I finished watching Kaleidoscope on Netflix over the weekend. A show ostensibly about a $7 billion bank heist, but experimentally and deliberately designed to enable watching in a randomised (‘choose your own’) order.

We were first served ‘Yellow’ (6 weeks before the heist) based what was randomly served up by Netflix, before I dug up the chronological order, and we watched it chronologically. The last episode was ‘Pink’ – 6 months after the heist. There were a few really emotional moments in the episode when Ava (lawyer and weapons specialist) dies, and when Leo called his daughter from a bridge… when I got really emotional and teared up. A recurring motif that stuck in my mind, from this quite stylish, but slightly convoluted (and definitely requires suspension disbelief) show about a heist, was: “It’s never about the money”. It’s about the history, decisions, choices, relationships, love, betrayal, individuals… and how from the outside in, or from one perspective… doesn’t always make sense. But when you see all the different angles… you understand the pattern. And each shake or turn of the kaleidoscope will result in a different pattern.

Requirements:
1) Reproduce the stretch of the Kaleidoscope post above from "I finished watching" through "your own’) order.".
2) Summarize the Kaleidoscope post above in two sentences.

Collected material:
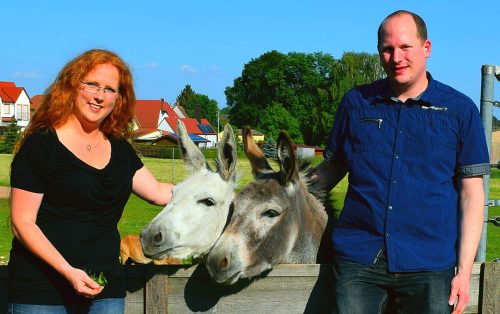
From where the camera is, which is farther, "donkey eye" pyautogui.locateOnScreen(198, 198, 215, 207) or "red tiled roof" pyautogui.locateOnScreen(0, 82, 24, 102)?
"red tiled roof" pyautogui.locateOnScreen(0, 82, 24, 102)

Answers in order:
1)
I finished watching Kaleidoscope on Netflix over the weekend. A show ostensibly about a $7 billion bank heist, but experimentally and deliberately designed to enable watching in a randomised (‘choose your own’) order.

2) The writer watched Netflix's Kaleidoscope, a show about a $7 billion bank heist designed to be watched in a randomized order, but after first getting the "Yellow" episode, switched to chronological order and finished with "Pink." The writer teared up at emotional moments such as Ava's death and Leo's call to his daughter, and took away the recurring motif "It's never about the money," reading the show as being about history, choices, and relationships that only form a pattern when seen from all angles.